Le moral des cotonculteurs africains est au plus bas : alors que les caisses des sociétés cotonnières sont vides, rien ne
semble à même d’enrayer la détérioration du marché avec des cours stagnant la semaine dernière dans la zone des 50 cents
la livre. Si personne ne comptait vraiment sur une issue favorable à l’Organisation mondiale du Commerce, où les Etats-Unis
ont encore refusé de céder sur les subventions directes à l’agriculture - dont les 4 milliards réservés au coton - beaucoup
espéraient un léger mieux du fait de la disparition des subventions à l’exportation qui s’appliquera à partir du 1er août
prochain. Il s’agit d’une somme plus modeste, 186 millions de dollars distribués aux exportateurs. Or pour l’instant, cette
décision obtenue à l’issue d’une plainte du Brésil contre les Etats-Unis, au lieu de doper les cours, les aurait plutôt fait
plonger. Explication avancée par le négoce : les Américains, souhaitant tirer le plus grand profit de ces aides accordées à
l’embarquement jusqu’à la fin du mois, ont envoyé le maximum de cargaisons vers la Chine, le premier pays consommateur, et
surtout celui qui a développé depuis deux ans la consignation, une technique commerciale qui autorise l’exportateur à
expédier sa marchandise avant d’avoir trouver preneur.

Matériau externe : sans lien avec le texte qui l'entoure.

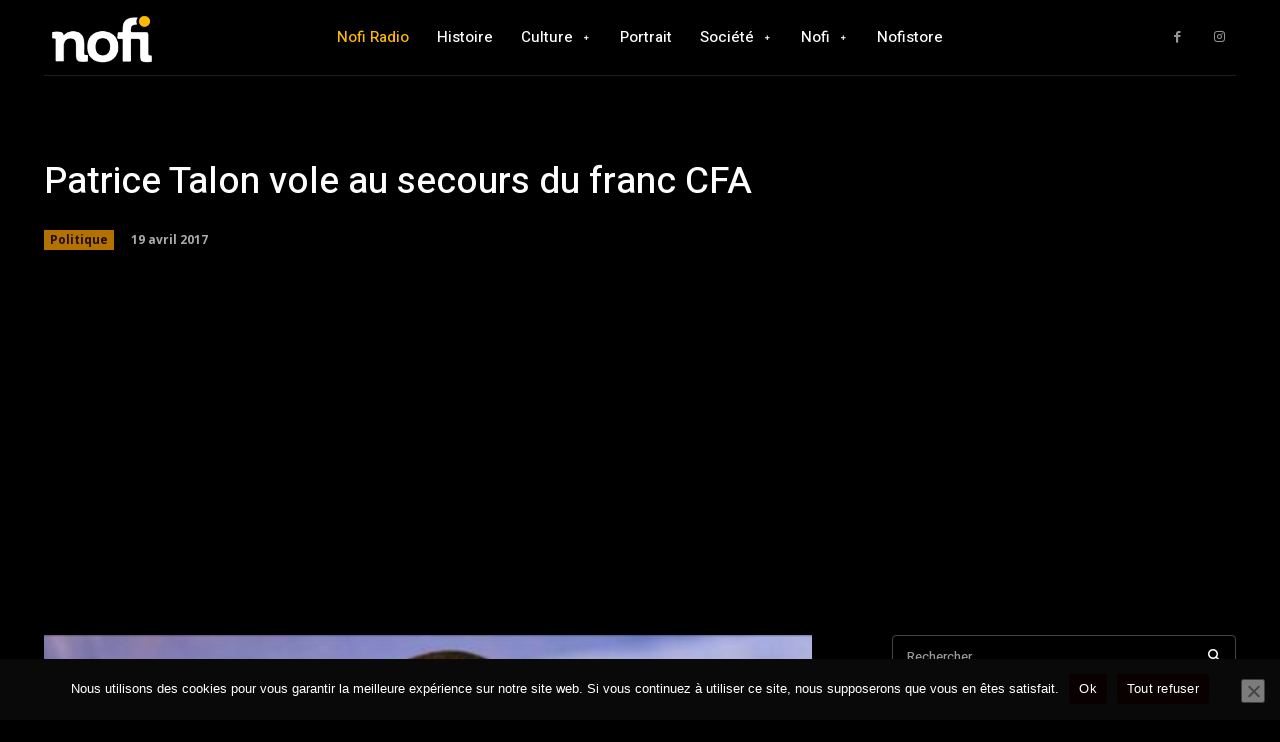

--- FILE ---
content_type: text/html; charset=utf-8
request_url: https://www.google.com/recaptcha/api2/aframe
body_size: 266
content:
<!DOCTYPE HTML><html><head><meta http-equiv="content-type" content="text/html; charset=UTF-8"></head><body><script nonce="O2yglOnLr5RWaC7LqImfzQ">/** Anti-fraud and anti-abuse applications only. See google.com/recaptcha */ try{var clients={'sodar':'https://pagead2.googlesyndication.com/pagead/sodar?'};window.addEventListener("message",function(a){try{if(a.source===window.parent){var b=JSON.parse(a.data);var c=clients[b['id']];if(c){var d=document.createElement('img');d.src=c+b['params']+'&rc='+(localStorage.getItem("rc::a")?sessionStorage.getItem("rc::b"):"");window.document.body.appendChild(d);sessionStorage.setItem("rc::e",parseInt(sessionStorage.getItem("rc::e")||0)+1);localStorage.setItem("rc::h",'1768777848107');}}}catch(b){}});window.parent.postMessage("_grecaptcha_ready", "*");}catch(b){}</script></body></html>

Dans un premier temps, la hausse des ventes américaines a favorisé la remontée des cours, les intervenants du marché
pensant que ce regain d’activité correspondait à une demande réelle, mais cet effet aura été de courte durée. On accuse
maintenant les Américains d’avoir artificiellement gonflé ces stocks consignés, d’où la tendance baissière du marché. Mais
cette vision ne fait pas l’unanimité, certains estiment au contraire que la perspective de la fin des subventions à l’exportation
n’a pour l’instant pas eu d’impact sur le marché. Premièrement parce qu’il n’y a pas que le coton américain qui attend preneur
en consignation, la plupart des origines sont à la disposition des consommateurs chinois, deuxièmement le volume disponible
dans les ports de Chine a reculé sans que les cours remontent.

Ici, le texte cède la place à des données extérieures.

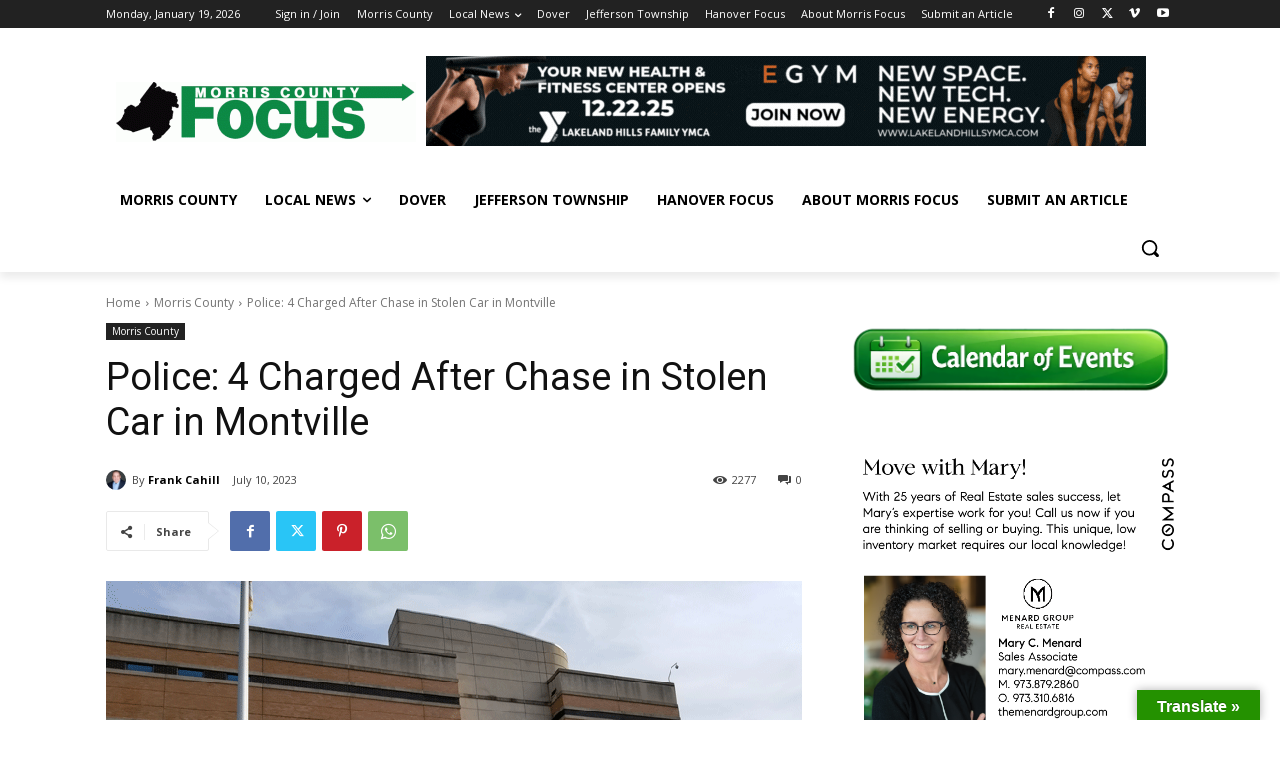

--- FILE ---
content_type: text/html; charset=UTF-8
request_url: https://morrisfocus.com/wp-admin/admin-ajax.php?td_theme_name=Newspaper&v=12.6.8
body_size: -560
content:
{"17969":2277}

Alors si ce n’est pas du côté du principal vendeur - les Etats-Unis représentent 40 % du volume des exportations - qu’il faut
chercher la cause du marasme actuel, cela ne peut être que du côté du premier consommateur, la Chine. Après avoir acheté 2
600 000 tonnes de fibre cette année, Pékin n’a toujours pas émis de nouveaux certificats d’importation, et c’est l’attente de
cette décision qui tient aujourd’hui le marché en haleine. L’Association cotonnière chinoise a carrément annoncé qu’il n’y
aurait plus d’importations avant 2007. Une nouvelle qui relève plus de la propagande que de l’information. Il est vrai que si
cela se confirmait, avec ou sans la suppression des subventions américaines à l’exportation, cela compliquerait sérieusement
les derniers mois de l’année, puisqu’on escompte encore vendre un million de tonnes de coton aux Chinois.